If instead the patient is ambiguous, parameters that do not convince, fragmented history, a picture that does not add up, switch modes deliberately. Slow down. Verbalize your hypotheses. Ask yourself what you are taking for granted. Clinical uncertainty must be recognized before it can be managed: the signals are cognitive ("I do not know what is happening"), somatic ("something does not feel right"), emotional ("I feel uncomfortable") [9].
Finally: train both systems. Protocols become automatic through repetition, stress training, high-fidelity simulation [11]. Analytical reasoning is trained through deliberate complexity: ambiguous cases, structured debriefings, controlled exposure to uncertainty [10].
In closing.
The next time you are faced with a patient in cardiac arrest, do not feel guilty if you do not feel panic. It is not pathological emotional detachment. It is your brain working exactly as it should: recognizing, activating, executing.
Worry instead when the patient is the one you cannot figure out. That is where the real cognitive work begins. And there, calm is not automatic, it has to be built.
References
- LeBlanc VR. The Effects of Acute Stress on Performance: Implications for Health Professions Education. Academic Medicine. 2009;84(10 Suppl):S25-33.
- Hartigan S, Brooks M, Hartley S, et al. Review of the Basics of Cognitive Error in Emergency Medicine: Still No Easy Answers. Western Journal of Emergency Medicine. 2020;21(6):125-131.
- Szulewski A, Howes D, van Merriënboer JJG, Sweller J. From Theory to Practice: The Application of Cognitive Load Theory to the Practice of Medicine. Academic Medicine. 2021;96(1):24-30.
- Harris E, Santhosh L. Dual Process Theory and Cognitive Load: How Intensivists Make Diagnoses. Critical Care Clinics. 2022;38(1):27-36.
- Bond S, Cooper S. Modelling Emergency Decisions: Recognition-Primed Decision Making. Journal of Clinical Nursing. 2006;15(8):1023-32.
- Panchal AR, Bartos JA, Cabañas JG, et al. Part 3: Adult Basic and Advanced Life Support: 2020 American Heart Association Guidelines for Cardiopulmonary Resuscitation and Emergency Cardiovascular Care. Circulation. 2020;142(16 Suppl 2):S366-S468.
- Ford JS, Malhotra A, Pearce AK, Wardi G. CPADS-30: Mastering the First 30 Seconds of Adult Cardiac Arrest Resuscitation. American Journal of Emergency Medicine. 2025;96:166-169.
- Hudson D. Neuroanatomical Basis for Recognition Primed Decision Making. Studies in Health Technology and Informatics. 2013;183:107-10.
- Jain A, Bhoi S, V T A. Emergency Medicine as Risk Management: A Cognitive Scaffold for Safe Decisions Under Uncertainty. Emergency Medicine Journal. 2026.

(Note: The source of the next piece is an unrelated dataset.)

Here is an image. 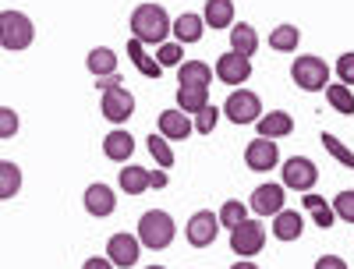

- Ilgen JS, Dhaliwal G. Educational Strategies to Prepare Trainees for Clinical Uncertainty. New England Journal of Medicine. 2025;393(16):1624-1632.
- Aronson M, Henderson T, Dodd KW, et al. Effects of Brief Mental Skills Training on Emergency Medicine Residents' Stress Response During a Simulated Resuscitation. Western Journal of Emergency Medicine. 2022;23(1):79-85.
- Coen M, Sader J, Junod-Perron N, Audétat MC, Nendaz M. Clinical Reasoning in Dire Times: Analysis of Cognitive Biases in Clinical Cases During the COVID-19 Pandemic. Internal and Emergency Medicine. 2022;17(4):979-988.